● OBJETIVO 1
Transcreva da entrevista sobre o Visconde de Jequitinhonha a parte que começa em "Técnica judiciária da" e termina em "jornal, esta aqui.".
● OBJETIVO 2
Retome a entrevista sobre o Visconde de Jequitinhonha a partir do ponto em que ela para.

● TRECHO DA FONTE
━━━━━━

ENTREVISTA COM O SERVIDOR - ELISÂNGELA GONÇALVEZ DE SOUSA


Um visconde negro no Império

Servidora da JT/2ª Região, Elisângela Gonçalvez de Sousa lança com a advogada Maria da Penha livro que conta a história do Visconde de Jequitinhonha

PERFIL


Elisângela Gonçalvez de Sousa

Técnica judiciária da 14ª Vara da Justiça do Trabalho, está há 12 anos no serviço público e 8 no Judiciário. Aos 30 de idade, é integrante da subcomissão de Negros e subcomissão de Educação da OAB. Estuda direito e é formada em história.
A servidora Elisângela Gonçalvez de Sousa se empolga quando fala do Visconde de Jequitinhonha, ou Francisco Gê Acaiaba de Montezuma. Personagem ignorado da história brasileira, o relato da historiadora sobre este advogado negro que atuou no Segundo Reinado surpreende.
Autora do livro, ao lado da advogada Maria da Penha, “Visconde de Jequitinhonha, um negro no Império”, Elisângela conta como surgiu a idéia de pesquisar sobre o tema e como foi possível viabilizar a obra, que teve o apoio da OAB. Leia, a seguir, trechos da entrevista concedida a Luiz Carlos Máximo, cuja íntegra está na versão digital deste jornal, esta aqui.

Jornal do Judiciário - Como você descobriu o Visconde de Jequitinhonha?

━━━━━━

Registros de uma coleção:
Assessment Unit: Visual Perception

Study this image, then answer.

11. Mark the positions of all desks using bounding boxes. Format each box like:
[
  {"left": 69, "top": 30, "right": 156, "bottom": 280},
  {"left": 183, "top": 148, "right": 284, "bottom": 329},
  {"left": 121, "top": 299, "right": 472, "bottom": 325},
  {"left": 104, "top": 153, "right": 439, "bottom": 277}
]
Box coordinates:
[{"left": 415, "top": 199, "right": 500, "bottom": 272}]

━━━━━━

● RESPOSTA ESCRITA 1
Técnica judiciária da 14ª Vara da Justiça do Trabalho, está há 12 anos no serviço público e 8 no Judiciário. Aos 30 de idade, é integrante da subcomissão de Negros e subcomissão de Educação da OAB. Estuda direito e é formada em história.
A servidora Elisângela Gonçalvez de Sousa se empolga quando fala do Visconde de Jequitinhonha, ou Francisco Gê Acaiaba de Montezuma. Personagem ignorado da história brasileira, o relato da historiadora sobre este advogado negro que atuou no Segundo Reinado surpreende.
Autora do livro, ao lado da advogada Maria da Penha, “Visconde de Jequitinhonha, um negro no Império”, Elisângela conta como surgiu a idéia de pesquisar sobre o tema e como foi possível viabilizar a obra, que teve o apoio da OAB. Leia, a seguir, trechos da entrevista concedida a Luiz Carlos Máximo, cuja íntegra está na versão digital deste jornal, esta aqui.

● RESPOSTA ESCRITA 2
Elisângela - Foi a partir de um funcionário da Ordem dos Advogados do Brasil que nos relatou que o fundador da OAB foi um negro. Eu não conhecia, a Maria da Penha já sabia dele. Ela me contou que o ex-senador Abdias Nascimento, há algum tempo, lhe sugeriu que fizesse um trabalho de resgate do Visconde porque ela é advogada e militante.

Por que esse personagem lhe motivou a escrever o livro?
Nos sentimos no dever de tornar pública essa reparação histórica. Porque a partir do momento em que parti para o campo, percebi que não existia nada, nem ninguém, que tivesse reunido o feito do personagem. Ele fundou o Instituto dos Advogados do Brasil e a OAB que é, na verdade, uma dissidência desse instituto. O primeiro projeto de imposto de renda no Senado é dele, em 1867. Foi ministro das Relações Exteriores. Um dos fundadores do Instituto Histórico Geográfico Brasileiro, e ministro da Justiça na época da Farroupilha. Trazer a público todos os feitos do personagem foi o mínimo que podíamos fazer. Uma biografia completa não foi possível por falta de recursos econômicos.

Como, sendo um negro, ele conseguiu ganhar o título de Visconde?
Ele ganhou o titulo em 1854 do imperador D. Pedro II. Era senador na época e homem de confiança do imperador. Teve um papel dentro da história imperial do Brasil muito mais importante. Em 1823, liderou a assembléia constituinte a se rebelar contra D. Pedro I e que alguns itens da Constituição fossem aprovados. E daí foi exilado para França, de 1823 a 1831.

De que forma um filho de uma escrava com um comerciante de escravos conseguiu esse nível de escolaridade e ascensão social?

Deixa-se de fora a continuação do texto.